● Records supplied
[Start of section]
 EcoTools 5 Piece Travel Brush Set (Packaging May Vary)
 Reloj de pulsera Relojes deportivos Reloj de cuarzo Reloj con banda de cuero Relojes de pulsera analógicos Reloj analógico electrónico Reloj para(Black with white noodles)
[End of section]
[Start of section]
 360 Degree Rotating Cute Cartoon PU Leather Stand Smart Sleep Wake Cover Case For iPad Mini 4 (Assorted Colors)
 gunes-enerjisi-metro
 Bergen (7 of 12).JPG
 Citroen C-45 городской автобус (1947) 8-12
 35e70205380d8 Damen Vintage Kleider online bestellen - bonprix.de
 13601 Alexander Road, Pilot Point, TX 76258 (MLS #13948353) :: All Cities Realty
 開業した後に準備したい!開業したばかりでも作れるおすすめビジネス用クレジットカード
[End of section]
● Work instructions
Return a word-for-word copy of the lines above from the one holding "EcoTools 5 Piece" through the one holding "Reloj de pulsera", with both of them included and nothing besides.

● Written response
 EcoTools 5 Piece Travel Brush Set (Packaging May Vary)
 Reloj de pulsera Relojes deportivos Reloj de cuarzo Reloj con banda de cuero Relojes de pulsera analógicos Reloj analógico electrónico Reloj para(Black with white noodles)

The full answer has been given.